For the past year, I have worked with ICANN colleagues and community leaders to convene stakeholders to discuss e-friction.  The concept of e-friction was developed by The Boston Consulting Group (BCG), in a report released last year, entitled Greasing the Wheels of the Internet Economy. It describes the barriers that keep countries, companies and consumers from realizing the full benefits of the global, scalable Internet. ICANN commissioned the research to provide a reminder of the economic benefits we derive from the digital economy, and point the way to further gains.

In places as diverse as Silicon Valley, Istanbul, Guadalajara, Berlin, Manila and Kigali, a mix of policy makers, business and civic leaders have gathered to review country rankings based on the BCG e-friction index, based on 55 measures for potential sources of e-friction – things like Internet bandwidth per capita, quality of education system, adult literacy rate and freedom of the net. The most gratifying aspect of the work has been to see Internet stakeholders of diverse backgrounds, from business associations, government departments, universities and the like, rolling up their sleeves to address the challenges of their country. In some cases they have told us that it is the first time they are meeting together to discuss their digital future.

In other cases, however, participants raised additional aspects of their condition. One Minister in a highly networked Asian economy talked about the linguistic divide between English and the language of her compatriots, another described the geography of her country as a particular impediment. Many participants in these dialogues raised the simple fact that some countries are rich enough to afford the investment required to improve their e-friction scores. It was incredibly valuable feedback.

Acting on that feedback, BCG today released an update to their report, entitled Which Wheels to Grease? The update re-examines data from the report in light of additional, specific challenges countries face in growing their digital economies.
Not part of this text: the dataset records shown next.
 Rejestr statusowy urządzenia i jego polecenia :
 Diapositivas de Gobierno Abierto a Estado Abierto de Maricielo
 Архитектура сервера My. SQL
One of the innovations of the update is to regroup countries by both their e-friction scores and their per capita GDP. This approach allows countries to look for lessons from others at the same income level, but better e-friction scores. Their conclusion is that countries need not see wealth as destiny, since many levers exist to reduce e-friction, whatever their level of GDP.
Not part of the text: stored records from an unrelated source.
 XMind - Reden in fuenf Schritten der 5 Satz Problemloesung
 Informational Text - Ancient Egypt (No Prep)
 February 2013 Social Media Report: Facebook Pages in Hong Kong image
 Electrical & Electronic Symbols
What else did BCG find? On the subject of literacy, the report finds that while basic literacy, English-language and ICT skills all help reduce e-friction, encouraging local relevance is also effective: local content in local languages will drive Internet usage, as will the provision of e-government services. The report contains further helpful insights related to demography and geography, and sheds new light on how to develop a digital economy action plan at the national level. Taken together, the BCG reports underscore the economic upside of embracing the global and interoperable Internet that ICANN's work supports.

BCG and ICANN previewed the latest findings in roundtables held in Rome and Barcelona. We anticipate many opportunities in the coming months to convene diverse stakeholders, particularly those in developing economies, to help them achieve their vision for a successful and frictionless e-future.

To download the full report, click here [PDF, 236 KB].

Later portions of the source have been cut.